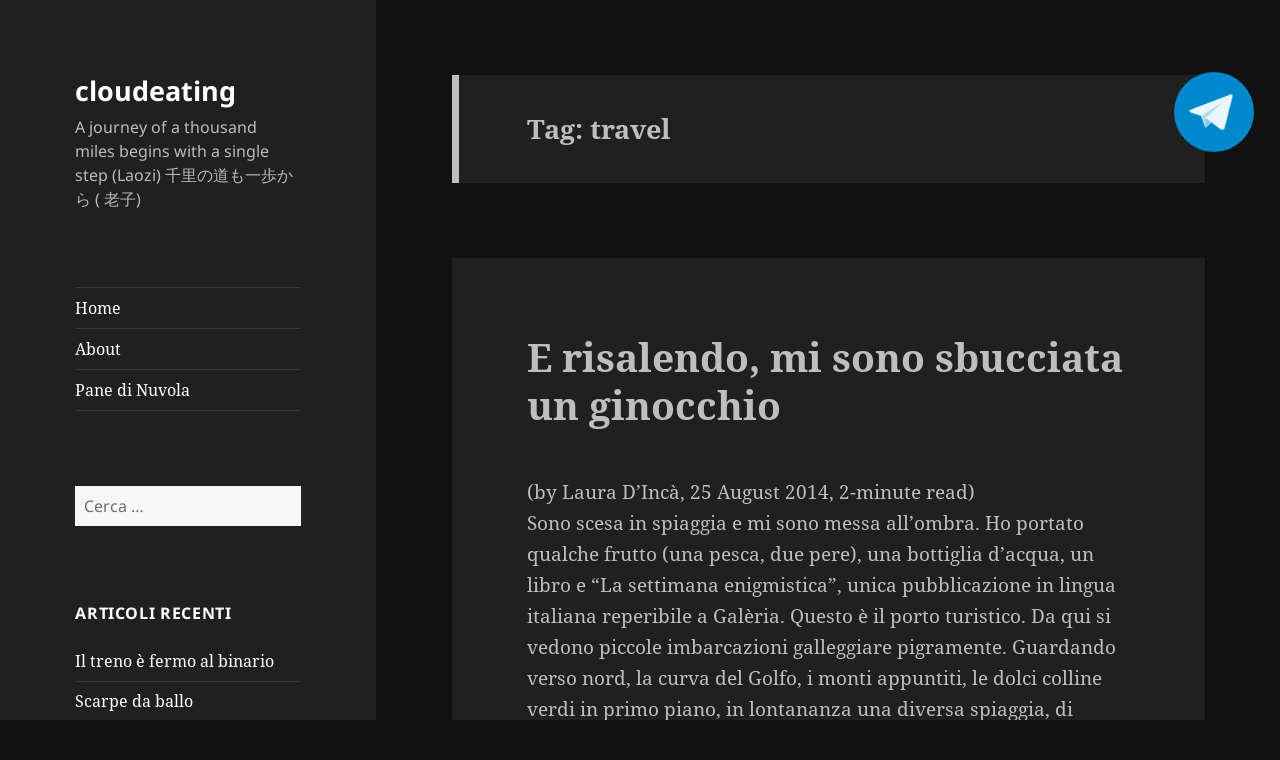

--- FILE ---
content_type: text/css
request_url: https://www.cloudeating.com/wordpress/wp-content/plugins/contact-for-telegram/Front/css/styles.css?ver=6.8.3
body_size: -86
content:
#telegram-btn{
position: fixed;
z-index: 9999999999999;
border-radius: 500px;
}

.telegram-btn{
width:100%;
}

• • • •

_Exercise details:_
Write the "position: fixed;" line and all later lines exactly. Stop at the end of the data.

_Answer to the problem:_
position: fixed;
z-index: 9999999999999;
border-radius: 500px;
}

.telegram-btn{
width:100%;
}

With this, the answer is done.